Mature neurons augmenting neural circuits
In the central nervous system, oligodendrocytes produce myelin, an insulating material, which wraps around nerve axons in order to facilitate fast conduction of neural impulses. This is an especially important process during infancy, and therefore often investigated at this stage. However, how the modulation of myelination takes place after infancy is still largely unclear. Erin Gibson, David Purger, and their colleagues at the Stanford University School of Medicine (CA, USA) recently looked into the intriguing idea that postnatal myelination may be modulated by mature neurons to augment active neural circuits.
Behavioral output of myelination
Gibson and Purger investigated how neuronal activity affected the regulation of myelin-forming cells in vivo using optogenetic stimulation of the premotor cortex in mice. They then measured behavioral output with the CatWalk XT system. CatWalk XT gait analysis is based on the voluntary movement of the animal across a glass floor. Light is reflected where paws touch the floor, allowing the camera underneath to capture actual footprints. Using these images, the software calculates parameters that are derived from individual footfalls and the time and distance relationships between footfalls.
Three parameters were used in this study: swing speed (as a difference between the left and right forepaw), stride length (distance between successive paw placements), and paw intensity (degree of contact with the glass plate).
Myelination improves motor function
Four weeks after unilateral optogenetic stimulation, researchers expected to find improved motor behavioral performance of the correlating (in this case left) forelimb. Indeed, they found swing speed to be increased, with no change in either stride length and paw intensity. This was not caused by asymmetrical muscle development, as muscle mass and fiber diameter were unaffected. By pharmaceutically blocking oligodendrogenesis, myelination was prevented and the animals’ gait was also not affected, thus supporting the necessity of myelination for measured motor improvement.
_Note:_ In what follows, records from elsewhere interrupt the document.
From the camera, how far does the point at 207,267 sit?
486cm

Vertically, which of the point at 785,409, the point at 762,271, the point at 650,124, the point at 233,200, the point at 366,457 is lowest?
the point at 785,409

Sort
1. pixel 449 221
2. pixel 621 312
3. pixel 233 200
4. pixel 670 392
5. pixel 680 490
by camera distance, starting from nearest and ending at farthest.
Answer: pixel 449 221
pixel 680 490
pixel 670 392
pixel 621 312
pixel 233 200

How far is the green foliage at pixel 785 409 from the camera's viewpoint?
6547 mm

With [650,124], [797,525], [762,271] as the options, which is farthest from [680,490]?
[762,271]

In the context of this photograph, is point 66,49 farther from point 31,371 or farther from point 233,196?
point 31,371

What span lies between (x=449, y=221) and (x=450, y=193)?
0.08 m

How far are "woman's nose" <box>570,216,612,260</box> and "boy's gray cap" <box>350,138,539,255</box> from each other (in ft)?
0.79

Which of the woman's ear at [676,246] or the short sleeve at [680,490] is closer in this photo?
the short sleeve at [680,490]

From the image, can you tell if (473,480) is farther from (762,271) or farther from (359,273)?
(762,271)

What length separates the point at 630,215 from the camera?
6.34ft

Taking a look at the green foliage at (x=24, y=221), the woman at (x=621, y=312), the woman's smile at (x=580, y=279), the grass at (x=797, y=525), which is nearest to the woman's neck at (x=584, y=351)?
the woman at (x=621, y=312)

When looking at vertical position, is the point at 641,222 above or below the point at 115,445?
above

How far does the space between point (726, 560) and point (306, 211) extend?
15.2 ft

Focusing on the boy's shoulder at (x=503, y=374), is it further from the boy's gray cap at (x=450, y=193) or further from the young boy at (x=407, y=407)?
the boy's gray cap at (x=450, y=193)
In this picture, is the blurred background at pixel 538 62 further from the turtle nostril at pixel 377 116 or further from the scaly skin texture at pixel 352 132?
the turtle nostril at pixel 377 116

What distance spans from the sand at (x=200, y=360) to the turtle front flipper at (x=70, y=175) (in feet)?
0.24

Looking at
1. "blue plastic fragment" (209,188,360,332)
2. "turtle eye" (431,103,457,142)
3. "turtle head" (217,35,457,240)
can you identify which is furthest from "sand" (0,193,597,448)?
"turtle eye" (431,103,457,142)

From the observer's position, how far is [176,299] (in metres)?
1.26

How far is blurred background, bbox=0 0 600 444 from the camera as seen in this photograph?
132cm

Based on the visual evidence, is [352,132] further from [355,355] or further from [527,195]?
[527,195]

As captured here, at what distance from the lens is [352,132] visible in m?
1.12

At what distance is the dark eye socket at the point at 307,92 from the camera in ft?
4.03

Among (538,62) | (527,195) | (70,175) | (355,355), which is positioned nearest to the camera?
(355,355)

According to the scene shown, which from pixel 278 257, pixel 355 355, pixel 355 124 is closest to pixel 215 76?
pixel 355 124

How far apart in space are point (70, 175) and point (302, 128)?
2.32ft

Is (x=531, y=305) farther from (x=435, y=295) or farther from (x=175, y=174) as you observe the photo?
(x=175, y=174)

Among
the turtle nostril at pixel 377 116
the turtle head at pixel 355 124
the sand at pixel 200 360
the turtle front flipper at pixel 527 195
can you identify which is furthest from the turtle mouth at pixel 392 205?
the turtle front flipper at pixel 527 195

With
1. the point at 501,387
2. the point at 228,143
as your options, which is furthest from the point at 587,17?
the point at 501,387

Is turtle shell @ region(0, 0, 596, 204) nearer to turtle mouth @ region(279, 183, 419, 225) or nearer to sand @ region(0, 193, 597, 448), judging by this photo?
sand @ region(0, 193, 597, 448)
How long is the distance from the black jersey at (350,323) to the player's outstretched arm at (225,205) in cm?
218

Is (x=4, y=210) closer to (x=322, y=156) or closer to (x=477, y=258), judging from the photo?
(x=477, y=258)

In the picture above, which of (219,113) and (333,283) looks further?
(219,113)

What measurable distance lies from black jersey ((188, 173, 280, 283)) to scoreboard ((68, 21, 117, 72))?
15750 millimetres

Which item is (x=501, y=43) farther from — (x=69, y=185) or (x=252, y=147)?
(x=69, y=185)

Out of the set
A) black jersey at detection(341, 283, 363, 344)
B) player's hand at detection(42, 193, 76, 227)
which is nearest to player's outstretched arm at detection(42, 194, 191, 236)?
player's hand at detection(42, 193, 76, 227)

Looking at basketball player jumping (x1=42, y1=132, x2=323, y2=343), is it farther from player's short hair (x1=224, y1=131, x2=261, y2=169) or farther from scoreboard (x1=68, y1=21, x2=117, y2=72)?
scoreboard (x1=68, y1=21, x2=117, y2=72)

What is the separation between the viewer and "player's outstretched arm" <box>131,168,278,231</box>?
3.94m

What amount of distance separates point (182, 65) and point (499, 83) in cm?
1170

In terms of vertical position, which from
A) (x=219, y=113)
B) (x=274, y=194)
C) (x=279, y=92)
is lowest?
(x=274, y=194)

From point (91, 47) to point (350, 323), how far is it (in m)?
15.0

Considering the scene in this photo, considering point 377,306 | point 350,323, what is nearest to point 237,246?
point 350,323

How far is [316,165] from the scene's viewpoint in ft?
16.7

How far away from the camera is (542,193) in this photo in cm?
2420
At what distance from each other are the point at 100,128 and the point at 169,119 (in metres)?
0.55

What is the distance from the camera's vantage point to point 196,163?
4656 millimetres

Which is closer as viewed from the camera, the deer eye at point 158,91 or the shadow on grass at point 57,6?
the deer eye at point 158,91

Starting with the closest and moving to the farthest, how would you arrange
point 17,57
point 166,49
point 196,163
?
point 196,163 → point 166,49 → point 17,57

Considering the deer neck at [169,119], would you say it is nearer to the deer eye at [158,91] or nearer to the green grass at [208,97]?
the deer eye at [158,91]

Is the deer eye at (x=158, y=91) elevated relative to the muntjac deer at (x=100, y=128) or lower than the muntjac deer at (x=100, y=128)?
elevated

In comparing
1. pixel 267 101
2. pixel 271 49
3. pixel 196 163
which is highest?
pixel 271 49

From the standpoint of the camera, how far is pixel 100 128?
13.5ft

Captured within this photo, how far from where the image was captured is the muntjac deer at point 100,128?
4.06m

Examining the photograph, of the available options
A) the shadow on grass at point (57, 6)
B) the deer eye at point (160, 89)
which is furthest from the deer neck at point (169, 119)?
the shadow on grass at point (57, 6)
This study shows that active neurons influence the process of myelination. Now, further research might unravel exactly what happens at the neuron level: is new myelin produced, or do existing sheets get bigger or thicker? These insights may prove useful in treating demyelinating disorders.
Gibson, E.M.; Purger, D.; Mount, C.W.; Goldstein, A.K.; Lin, G.L.; Wood, L.S.; Inema, I.; Miller, S.E.; Bieri, G.; Zuchero, J.B.; Barres, B.A.; Woo, P.J.; Vogel, H.; Monje, M. (2015). Neuronal activity promotes oligodendrogenesis and adaptive myelination in the mammalian brain. Science, 344(6183), 1252304.